次の古靱はこれも今度の問題になつてゐた「妹脊の門松」「質店」である。皮足袋の強意見は栄三の遣つた久作の人形と共に感に堪へさせたものであつた。蔵の前になつて例の皮文章も東京の見物には珍奇なもので難有い事と申さうか、お染も久松も結構、殊に久松が好いなと思つた。錣の『御所三』は半ほど聴いたが、相当なものだつた。玉松の弁慶がよく遣つた、紋十郎のおわさも達者に動いた。 切りは「阿古屋」のカケ合、贅沢なやうだが割愛した。
▼七月十日(四回目)
今度は古靱が前へ廻つて太功記、配膳から妙心寺(相生太夫)夕顔棚(つばめ太夫)尼ケ崎と通した。妙心寺の人形は初めて見たが光秀の馬上の出陣が非常におもしろかつた。ヒラリと跨がる所など栄三懸命の舞台、馬の足も歌舞伎のやうに不合恰でなく立派なものと感心する。さて十段目だが、御大得意の語り物、初中後とも殆んど閒然する所もなく、益す円熟の境地に進んで来た事を喜んだ。徒らに弾きまくる事なしに、よく太夫を扶けて味のある絃を聴かせる友次郎が、右手を痛めたとかで、中ほど『操の鏡』で小春太夫の合三味線重造と更代したのはちょツと危ぶませたが、重造も懸命である、後半のタヽキを遺憾なく勤めたのは名誉であつた(後に聞けば三日目の千秋楽の日には友次郎が全段を勤めたが、やッぱりさすがに違つたものだといふ事である。)

(空間関係のデータ)
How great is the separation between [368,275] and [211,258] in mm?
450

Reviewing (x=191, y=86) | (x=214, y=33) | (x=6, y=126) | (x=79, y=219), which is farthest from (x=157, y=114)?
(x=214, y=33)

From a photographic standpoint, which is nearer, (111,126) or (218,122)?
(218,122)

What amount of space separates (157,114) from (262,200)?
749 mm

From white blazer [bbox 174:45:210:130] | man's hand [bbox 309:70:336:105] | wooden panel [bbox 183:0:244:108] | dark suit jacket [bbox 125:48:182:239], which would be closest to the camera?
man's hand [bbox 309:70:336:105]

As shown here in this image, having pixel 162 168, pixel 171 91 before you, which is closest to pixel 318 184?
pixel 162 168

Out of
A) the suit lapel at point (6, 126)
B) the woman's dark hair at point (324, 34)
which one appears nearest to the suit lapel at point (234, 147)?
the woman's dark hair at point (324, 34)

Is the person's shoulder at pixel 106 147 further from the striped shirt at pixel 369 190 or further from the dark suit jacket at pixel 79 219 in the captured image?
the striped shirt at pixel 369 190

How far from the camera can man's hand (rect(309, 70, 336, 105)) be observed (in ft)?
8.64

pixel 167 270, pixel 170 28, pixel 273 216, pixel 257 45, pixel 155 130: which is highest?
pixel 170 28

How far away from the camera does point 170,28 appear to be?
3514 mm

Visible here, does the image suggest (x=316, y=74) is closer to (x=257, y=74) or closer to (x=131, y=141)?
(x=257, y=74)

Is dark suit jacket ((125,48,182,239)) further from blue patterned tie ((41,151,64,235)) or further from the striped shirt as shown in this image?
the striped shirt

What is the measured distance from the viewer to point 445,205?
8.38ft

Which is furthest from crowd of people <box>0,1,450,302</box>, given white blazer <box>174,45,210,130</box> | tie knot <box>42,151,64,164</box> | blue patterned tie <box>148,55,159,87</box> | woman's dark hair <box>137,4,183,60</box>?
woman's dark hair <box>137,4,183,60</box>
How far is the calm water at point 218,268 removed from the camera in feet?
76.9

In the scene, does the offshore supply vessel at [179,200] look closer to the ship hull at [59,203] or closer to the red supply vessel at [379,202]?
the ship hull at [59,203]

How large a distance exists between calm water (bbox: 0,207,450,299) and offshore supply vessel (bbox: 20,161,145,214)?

__やること__
A – 本文の「妙心寺の人形は初めて見たが光秀の馬上の出陣が非常におもしろかつた。」を英語に訳すとどうなりますか？
B – 「shown」という語を含む行をデータからすべて選び出し、そのまま書き写してください。大文字と小文字は区別します。
本文とデータの行は互いに無関係です。

__各問の解答__
A – I saw the puppets of the Myōshinji scene for the first time, and Mitsuhide setting out for battle on horseback was extremely interesting.

B –
As shown here in this image, having pixel 162 168, pixel 171 91 before you, which is closest to pixel 318 184?
Is dark suit jacket ((125,48,182,239)) further from blue patterned tie ((41,151,64,235)) or further from the striped shirt as shown in this image?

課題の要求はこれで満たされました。